Close your eyes. See yourself as more successful than you already are—maybe you are one more rung up the corporate ladder, or your business has a wait list of clients clamoring to hire you. Whatever you’ve been telling yourself is your next big goal, imagine you have achieved it and it’s effortless now. What do you look like? What does your workplace look like? Picture what you do during the day. Are you busy in important meetings? Traveling and giving presentations? Do you have more direct reports or people working for you? Who do you talk with and how do you interact with each other?
I assume that you will have more income. What are you doing with it? Imagine what it feels like to have more than you need to pay the bills, pay off all your debts, be able to go on more exotic vacations, pay for education, move to a bigger house, or donate more to your favorite charities—whatever you would do with the increase.
Now hear in your mind what the important people in your life are saying to you about your newfound success, whether that is your spouse, family members, clients, co-workers, bosses, or friends. Include important people from your past (your soccer coach, first wife, and brother you haven’t talked to in years). Don’t forget to “talk” to people who have died. Next, imagine what those same people are really thinking. Some of their thoughts will be the same as what they say to you, but some will be different.
If I’ve missed anything, be sure you put it into your picture. The goal is to really imagine all the aspects of your success. When you’ve spent some time getting a complete picture of this success and what it will change in your life, check out how you are feeling about it. You might expect to feel happy, excited, hopeful, even relieved, and you probably will feel some of those emotions. But if anything negative came up—like nervousness, worry, fear, heaviness, sadness, or overwhelm—some part of you is probably trying to avoid the loss of the “old” you.
Getting a negative feeling from inside yourself while visualizing your dreams coming true? Yep, you’ve got the block we’re talking about here.
Three simple steps to end the self-sabotage
One way to get around this block is to set aside time every day to do exactly what you just did. Visualize yourself as this more successful you, going through your day with all the perks of the success. You really only need to do this a few minutes at a time. But to make this work, you need to do three other things:
First, if negative things come into your visualization, like your boss yells at you, or you screw up and tick off your clients, or you are working too many hours, correct that part of the visualization. Visualize it again, but this time visualize the way you really want it to turn out (even if you have your boss acting out of character). After all, this is supposed to be the success you want, so see it that way.
Second, while visualizing, put each of your thumbs on the side of the index finger next to it and rub gently in slow circles near the base of the fingernail.
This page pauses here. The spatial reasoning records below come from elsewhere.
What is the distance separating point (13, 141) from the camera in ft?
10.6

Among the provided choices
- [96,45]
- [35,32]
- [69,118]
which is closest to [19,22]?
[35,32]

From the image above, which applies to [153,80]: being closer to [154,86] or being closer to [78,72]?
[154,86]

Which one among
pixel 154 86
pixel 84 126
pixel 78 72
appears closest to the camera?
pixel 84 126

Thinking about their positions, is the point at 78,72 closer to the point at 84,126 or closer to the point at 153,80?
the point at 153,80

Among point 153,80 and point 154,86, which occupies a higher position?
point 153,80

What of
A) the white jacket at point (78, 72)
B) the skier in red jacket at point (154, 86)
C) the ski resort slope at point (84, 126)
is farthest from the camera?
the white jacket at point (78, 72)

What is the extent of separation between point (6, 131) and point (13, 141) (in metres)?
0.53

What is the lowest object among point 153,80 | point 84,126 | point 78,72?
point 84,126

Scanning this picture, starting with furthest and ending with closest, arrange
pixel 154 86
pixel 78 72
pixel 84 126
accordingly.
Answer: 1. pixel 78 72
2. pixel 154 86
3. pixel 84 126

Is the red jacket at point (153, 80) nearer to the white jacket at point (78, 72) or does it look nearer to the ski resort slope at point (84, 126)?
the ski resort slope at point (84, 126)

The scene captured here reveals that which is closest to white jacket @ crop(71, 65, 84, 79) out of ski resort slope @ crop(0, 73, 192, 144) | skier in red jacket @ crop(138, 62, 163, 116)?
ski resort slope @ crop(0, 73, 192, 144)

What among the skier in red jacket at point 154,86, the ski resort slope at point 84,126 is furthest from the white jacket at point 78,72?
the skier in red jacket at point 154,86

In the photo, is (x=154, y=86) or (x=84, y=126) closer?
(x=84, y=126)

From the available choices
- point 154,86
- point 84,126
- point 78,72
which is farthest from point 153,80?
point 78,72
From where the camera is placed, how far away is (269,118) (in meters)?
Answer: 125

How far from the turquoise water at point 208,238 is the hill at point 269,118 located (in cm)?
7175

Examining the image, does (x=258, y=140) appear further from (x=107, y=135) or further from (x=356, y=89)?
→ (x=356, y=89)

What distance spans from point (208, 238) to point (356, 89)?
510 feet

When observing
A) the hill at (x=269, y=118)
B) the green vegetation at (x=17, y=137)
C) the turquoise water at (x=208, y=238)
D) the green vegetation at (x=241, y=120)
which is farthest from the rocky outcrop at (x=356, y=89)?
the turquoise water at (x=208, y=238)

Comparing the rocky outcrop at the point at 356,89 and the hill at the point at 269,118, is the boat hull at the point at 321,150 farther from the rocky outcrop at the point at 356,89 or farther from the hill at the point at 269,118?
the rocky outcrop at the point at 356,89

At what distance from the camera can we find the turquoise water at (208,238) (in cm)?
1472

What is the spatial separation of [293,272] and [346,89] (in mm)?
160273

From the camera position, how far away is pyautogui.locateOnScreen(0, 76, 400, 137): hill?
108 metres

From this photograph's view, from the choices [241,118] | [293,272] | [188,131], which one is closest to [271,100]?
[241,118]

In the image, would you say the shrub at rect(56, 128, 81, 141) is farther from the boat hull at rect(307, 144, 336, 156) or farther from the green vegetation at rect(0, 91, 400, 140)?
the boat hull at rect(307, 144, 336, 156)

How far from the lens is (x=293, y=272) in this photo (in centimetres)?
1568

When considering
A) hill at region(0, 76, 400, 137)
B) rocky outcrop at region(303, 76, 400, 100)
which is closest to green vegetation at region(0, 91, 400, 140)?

This is a relaxation technique that will help you let go of the negative emotions that come up when you are visualizing your own success. This is key, since those negative emotions are the ones that are driving you to sabotage yourself when success starts to loom on the horizon.
Keep doing this exercise for a few minutes each day until the new you feels comfortable, and there are no more negative emotions connected to seeing yourself as successful.
We usually think that, to change how we think of ourselves, first we have to change what we do. It’s counterintuitive to think we have to change how we think of ourselves in order to change what we do, but that is exactly how you will get past this particular block.
So if you’ve discovered you have this block—you’re thinking of yourself as less successful than you want to be—it’s time to get started changing your thoughts. Until you do, it’s going to be nearly impossible to change what you are doing.